Конечно, на визитках — всех этих фотографиях для паспортов, военных билетов, пенсионных книжек и пр. — особенно не разжиреешь, но даже в самом худшем случае ателье дает больше, чем школа рядовому учителю в первые годы после института. А ведь там — высшее образование, там колоссальные требования, бесконечные проверки, общественные нагрузки, ответственность — и какая! — здесь же ты сам себе хозяин. Барабихин не ценил этого. Избаловал его Золотой пляж!
— Сядешь, может? — спокойно проговорил ты.
— Сейчас… — А сам находил все новые дела, ты же, наблюдая за ним, видел, как панически он тебя боится.
В первое мгновение не узнал его: располнел и отпустил баки, но он первым поздоровался своим бабьим голоском, и ты сразу же вспомнил: Барабихин! Вы остановились. Сколько лет, сколько зим! Где теперь? Что, как?
В Приморске, на пляже… Пляж там, конечно, не то, что здесь, но, судя по цветущему виду, Барабихин не бедствовал. Стало быть, не зря уехал из Витты… Он улыбался и пыжился говорить с тобой на равных, потому что теперь уж ты никак не мог достать его, но уже в этом подчеркивании вашего равенства сказывалась некая раболепность. И дело здесь было не в разности профессионального уровня — пусть даже огромной, а в том страхе перед тобой, который за столько лет все еще, оказывается, не выветрился из него.
— Значит, — проговорил ты, когда Барабихин опустился наконец в кресло против тебя, — тебе здесь не нравится?
— Ну почему? Работаю… — Его верткие руки все время двигались. — Тут тоже есть свои преимущества. Равномерность… От погоды не зависишь… Сегодня неплохо было.
— Ты же говоришь — одни визитки.
— Ну и визитки, конечно. Все… И визитки тоже.
— Рад, что тебе здесь нравится.
Он кивнул с натужной улыбкой и поправил журналы, потом еще поправил, двумя руками.
— Рад, — повторил ты. — И мне, старик, будет неприятно, если придется вернуться сюда. Двоим, как ты понимаешь, здесь тесновато.
— Почему — вернуться? Ты ведь на пляжу…
— На пляже, да. Но кто-то не хочет, чтобы я был на пляже. — Ты выдержал паузу, но Барабихин хранил молчание, хотя губы его слегка подергивались, словно собирались сказать что-то. — А если кто-то чего-то очень хочет… Или, напротив, не хочет, то рано или поздно он добьется своего. Точку закроют, и я водворюсь на свое прежнее место.
Ответа не последовало, но в быстро спрятавшихся от тебя глазах ты успел различить тоскливую загнанность.
Где и когда? Этот вопрошающий взгляд, это мучительное сознание, что она не все понимает или понимает неправильно, но сейчас, сейчас поймет… Где и когда?
Спутанные волосы, губы сухи и блестят. Тридцать девять и семь… Натали уверена, что ты в Светополе на семинаре (какой семинар в самую эпидемию гриппа!), а ты, оставив машину в счастливо пустующем гараже Вити Жаровского, двое суток неотлучно дежуришь у ее постели. Впервые за все время ее прихватило так: при всей внешней слабости ее конституции она никогда не болеет — для нее это непозволительная роскошь. Кто будет ухаживать за нею? Ведь, кроме тебя, ни одного близкого человека во всей Витте, а у тебя дела, у тебя семья, да и кто ты ей…

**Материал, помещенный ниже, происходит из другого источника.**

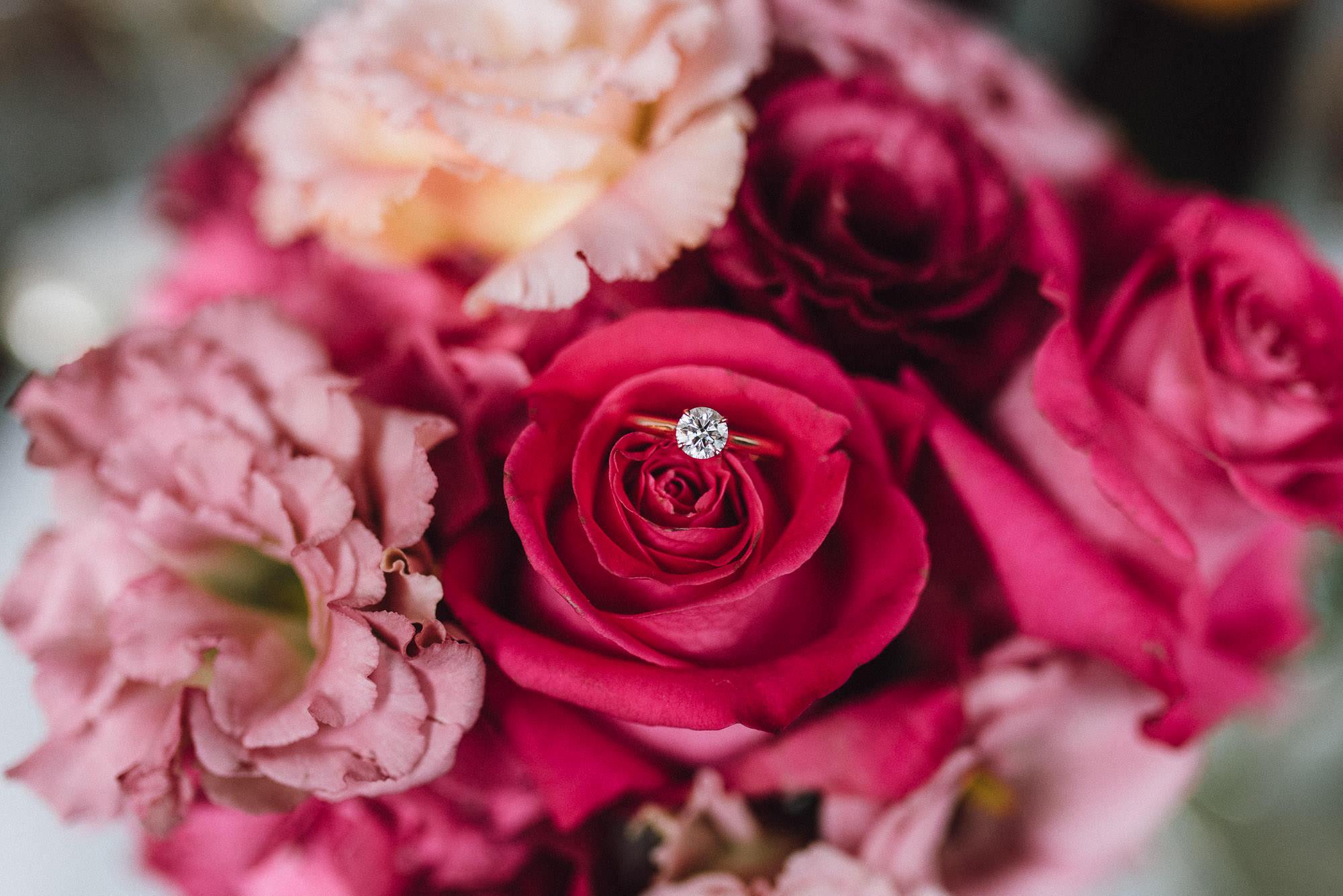 Verlobungsring inmitten Rosen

— Помолчи, — спокойно обрываешь ты, когда она, вся в жару, пытается все же прогнать тебя. — Я не уйду, пока не спадет температура. И хватит об этом! — Сняв с высокого лба мгновенно высохший платок, мочишь и кладешь снова. Руку, однако, убрать не успеваешь: ею завладевают ее горячие пальцы. Ты подчиняешься. Как пылают ее губы! — Ну что ты! — ласково укоряешь ты и свободной рукой проводишь по щеке, осторожно убираешь за ухо разметавшиеся волосы. С усилием открывает она глаза. Но нет, это не тот взгляд, в нем нет недоумения, он не мучается и не пытается понять что-то, он просто любит тебя…

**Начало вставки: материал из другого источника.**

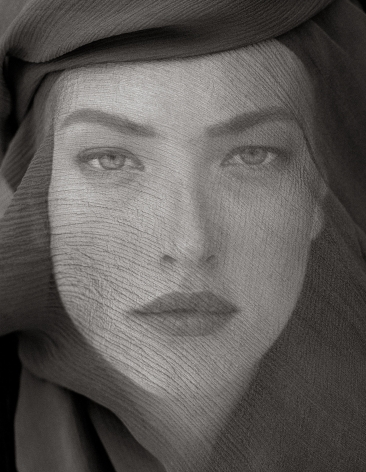 Herb Ritts, Tatjana Veiled Head, Joshua Tree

«Вам напомнить, где и когда видели вы т о т взгляд? — Ах, как им хочется уличить тебя! — Она смотрела так, когда умирала».
Ложь! Вот тут-то ты и поймал… С начала до конца — ложь! Тебя не было рядом, когда она умирала, у тебя бесспорное, несомненное алиби, у тебя масса других оправдательных фактов, у тебя свидетели, черт побери! Да, свидетели, и они подтвердят, что ты говоришь правду. Одну только правду!
Во всем мне хочется дойти
До самой сути.
Никакого суда не боишься ты, напротив, ты даже рад ему, потому что пора разобраться наконец во всем и поставить точку… Этакий процесс развернется сейчас, что даже самые злобные твои недруги, будь они у тебя, ахнут и обескураженно подымут вверх руки. А если, случаем, и есть в чем твой грех, то ты с лихвой искупишь его уже самим фактом этого суда, бескомпромиссного и справедливого. Ты готов…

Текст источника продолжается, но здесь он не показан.